→ Goal of the exercise
The full data must be written out exactly, with every line included.

── Supplied data

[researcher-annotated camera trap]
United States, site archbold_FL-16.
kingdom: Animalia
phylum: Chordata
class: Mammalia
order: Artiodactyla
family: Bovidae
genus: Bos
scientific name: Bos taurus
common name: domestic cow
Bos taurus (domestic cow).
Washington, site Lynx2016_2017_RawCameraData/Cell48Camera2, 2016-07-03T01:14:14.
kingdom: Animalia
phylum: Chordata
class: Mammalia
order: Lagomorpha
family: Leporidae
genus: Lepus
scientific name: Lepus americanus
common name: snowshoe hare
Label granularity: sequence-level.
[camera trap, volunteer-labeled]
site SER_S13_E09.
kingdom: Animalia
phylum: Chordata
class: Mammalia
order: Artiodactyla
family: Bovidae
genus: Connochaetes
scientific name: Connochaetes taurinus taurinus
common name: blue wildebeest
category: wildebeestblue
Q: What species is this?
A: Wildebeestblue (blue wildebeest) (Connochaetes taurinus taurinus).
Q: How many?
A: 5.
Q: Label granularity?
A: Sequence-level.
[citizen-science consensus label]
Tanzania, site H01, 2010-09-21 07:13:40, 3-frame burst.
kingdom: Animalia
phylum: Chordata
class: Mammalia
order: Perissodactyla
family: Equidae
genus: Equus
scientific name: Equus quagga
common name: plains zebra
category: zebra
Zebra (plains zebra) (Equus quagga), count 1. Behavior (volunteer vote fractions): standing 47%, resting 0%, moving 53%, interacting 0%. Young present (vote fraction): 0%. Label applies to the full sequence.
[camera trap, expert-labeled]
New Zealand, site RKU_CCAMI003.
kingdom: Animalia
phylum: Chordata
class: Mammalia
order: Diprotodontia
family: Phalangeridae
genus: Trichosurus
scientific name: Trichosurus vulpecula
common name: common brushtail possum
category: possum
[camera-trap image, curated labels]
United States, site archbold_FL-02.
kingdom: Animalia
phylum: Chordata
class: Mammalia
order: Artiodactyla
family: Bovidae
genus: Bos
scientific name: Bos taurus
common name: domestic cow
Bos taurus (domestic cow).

────

→ The completed task
[researcher-annotated camera trap]
United States, site archbold_FL-16.
kingdom: Animalia
phylum: Chordata
class: Mammalia
order: Artiodactyla
family: Bovidae
genus: Bos
scientific name: Bos taurus
common name: domestic cow
Bos taurus (domestic cow).
Washington, site Lynx2016_2017_RawCameraData/Cell48Camera2, 2016-07-03T01:14:14.
kingdom: Animalia
phylum: Chordata
class: Mammalia
order: Lagomorpha
family: Leporidae
genus: Lepus
scientific name: Lepus americanus
common name: snowshoe hare
Label granularity: sequence-level.
[camera trap, volunteer-labeled]
site SER_S13_E09.
kingdom: Animalia
phylum: Chordata
class: Mammalia
order: Artiodactyla
family: Bovidae
genus: Connochaetes
scientific name: Connochaetes taurinus taurinus
common name: blue wildebeest
category: wildebeestblue
Q: What species is this?
A: Wildebeestblue (blue wildebeest) (Connochaetes taurinus taurinus).
Q: How many?
A: 5.
Q: Label granularity?
A: Sequence-level.
[citizen-science consensus label]
Tanzania, site H01, 2010-09-21 07:13:40, 3-frame burst.
kingdom: Animalia
phylum: Chordata
class: Mammalia
order: Perissodactyla
family: Equidae
genus: Equus
scientific name: Equus quagga
common name: plains zebra
category: zebra
Zebra (plains zebra) (Equus quagga), count 1. Behavior (volunteer vote fractions): standing 47%, resting 0%, moving 53%, interacting 0%. Young present (vote fraction): 0%. Label applies to the full sequence.
[camera trap, expert-labeled]
New Zealand, site RKU_CCAMI003.
kingdom: Animalia
phylum: Chordata
class: Mammalia
order: Diprotodontia
family: Phalangeridae
genus: Trichosurus
scientific name: Trichosurus vulpecula
common name: common brushtail possum
category: possum
[camera-trap image, curated labels]
United States, site archbold_FL-02.
kingdom: Animalia
phylum: Chordata
class: Mammalia
order: Artiodactyla
family: Bovidae
genus: Bos
scientific name: Bos taurus
common name: domestic cow
Bos taurus (domestic cow).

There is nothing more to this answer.